TASK REQUIREMENTS: Swap "photo" for "image" in the records from the first line up to and including the line with "4. red football", and reproduce those lines with no other change. Leave out the pictures.

DATA SUPPLIED:
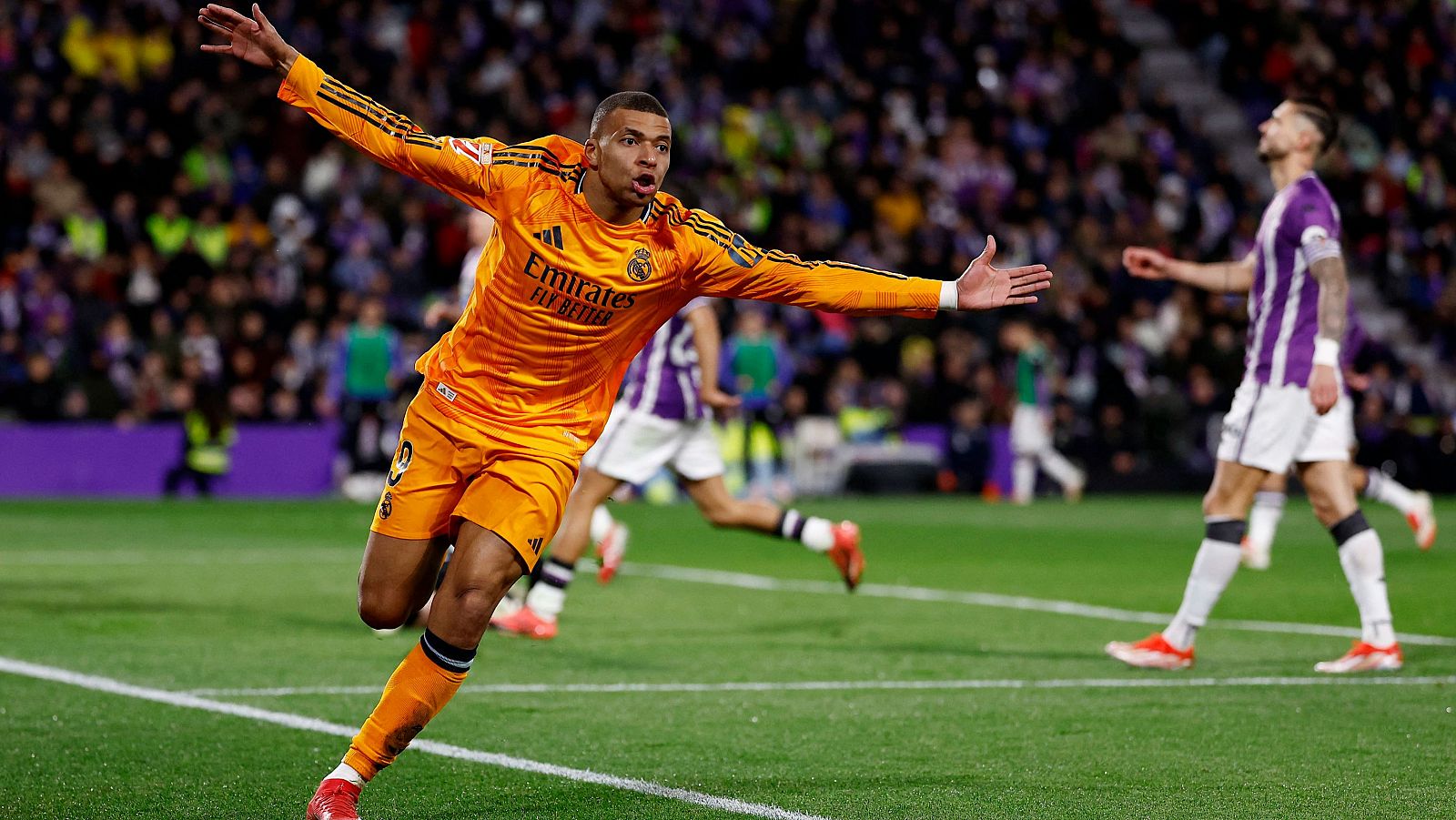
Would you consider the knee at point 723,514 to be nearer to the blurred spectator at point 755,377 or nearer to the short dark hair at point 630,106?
the short dark hair at point 630,106

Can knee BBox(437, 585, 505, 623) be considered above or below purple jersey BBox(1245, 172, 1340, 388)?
below

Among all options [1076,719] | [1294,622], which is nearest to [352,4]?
[1294,622]

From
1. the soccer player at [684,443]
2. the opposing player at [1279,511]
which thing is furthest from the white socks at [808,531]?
the opposing player at [1279,511]

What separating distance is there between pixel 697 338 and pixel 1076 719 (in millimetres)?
3999

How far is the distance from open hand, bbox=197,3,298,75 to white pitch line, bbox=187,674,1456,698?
286 cm

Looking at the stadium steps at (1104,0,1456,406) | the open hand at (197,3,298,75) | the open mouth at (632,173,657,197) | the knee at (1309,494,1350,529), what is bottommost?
the knee at (1309,494,1350,529)

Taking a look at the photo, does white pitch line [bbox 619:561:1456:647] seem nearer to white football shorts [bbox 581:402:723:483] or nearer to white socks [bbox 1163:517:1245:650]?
white socks [bbox 1163:517:1245:650]

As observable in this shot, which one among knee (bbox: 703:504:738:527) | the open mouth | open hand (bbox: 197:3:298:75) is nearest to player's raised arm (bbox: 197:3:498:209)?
open hand (bbox: 197:3:298:75)

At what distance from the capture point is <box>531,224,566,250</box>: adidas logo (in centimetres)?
562

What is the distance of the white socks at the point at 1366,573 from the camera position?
8.59m

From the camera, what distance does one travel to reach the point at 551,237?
5.62 metres

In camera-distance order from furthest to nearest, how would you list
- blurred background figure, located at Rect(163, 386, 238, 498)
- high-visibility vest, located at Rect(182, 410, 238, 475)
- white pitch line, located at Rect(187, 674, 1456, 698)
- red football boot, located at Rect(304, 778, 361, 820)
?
1. high-visibility vest, located at Rect(182, 410, 238, 475)
2. blurred background figure, located at Rect(163, 386, 238, 498)
3. white pitch line, located at Rect(187, 674, 1456, 698)
4. red football boot, located at Rect(304, 778, 361, 820)

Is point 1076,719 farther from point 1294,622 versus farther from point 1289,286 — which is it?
point 1294,622

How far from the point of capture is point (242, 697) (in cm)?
754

THE RESPONSE:
Would you consider the knee at point 723,514 to be nearer to the blurred spectator at point 755,377 or nearer to the short dark hair at point 630,106?
the short dark hair at point 630,106

Can knee BBox(437, 585, 505, 623) be considered above or below purple jersey BBox(1245, 172, 1340, 388)?
below

Among all options [1076,719] | [1294,622], which is nearest to [352,4]?
[1294,622]

From
1. the soccer player at [684,443]
2. the opposing player at [1279,511]
which thing is furthest from the white socks at [808,531]?
the opposing player at [1279,511]

What separating distance is there between pixel 697 338 and pixel 1076 719 (in millimetres)?
3999

How far is the distance from open hand, bbox=197,3,298,75 to white pitch line, bbox=187,674,1456,698?
286 cm

Looking at the stadium steps at (1104,0,1456,406) | the open hand at (197,3,298,75) | the open mouth at (632,173,657,197) | the knee at (1309,494,1350,529), what is bottommost?
the knee at (1309,494,1350,529)

Taking a look at the image, does white pitch line [bbox 619:561:1456:647] seem nearer to white football shorts [bbox 581:402:723:483] or nearer to white socks [bbox 1163:517:1245:650]?
white socks [bbox 1163:517:1245:650]

As observable in this shot, which one among knee (bbox: 703:504:738:527) | the open mouth | open hand (bbox: 197:3:298:75) is nearest to player's raised arm (bbox: 197:3:498:209)?
open hand (bbox: 197:3:298:75)

At what distance from the capture point is <box>531,224,566,250</box>: adidas logo (in centimetres)?
562

What is the distance of the white socks at the point at 1366,573 from the camera position?
8.59m

From the camera, what distance does one travel to reach the point at 551,237?
5.62 metres

In camera-distance order from furthest to nearest, how would you list
- blurred background figure, located at Rect(163, 386, 238, 498)
- high-visibility vest, located at Rect(182, 410, 238, 475)
- white pitch line, located at Rect(187, 674, 1456, 698)
- red football boot, located at Rect(304, 778, 361, 820)
?
1. high-visibility vest, located at Rect(182, 410, 238, 475)
2. blurred background figure, located at Rect(163, 386, 238, 498)
3. white pitch line, located at Rect(187, 674, 1456, 698)
4. red football boot, located at Rect(304, 778, 361, 820)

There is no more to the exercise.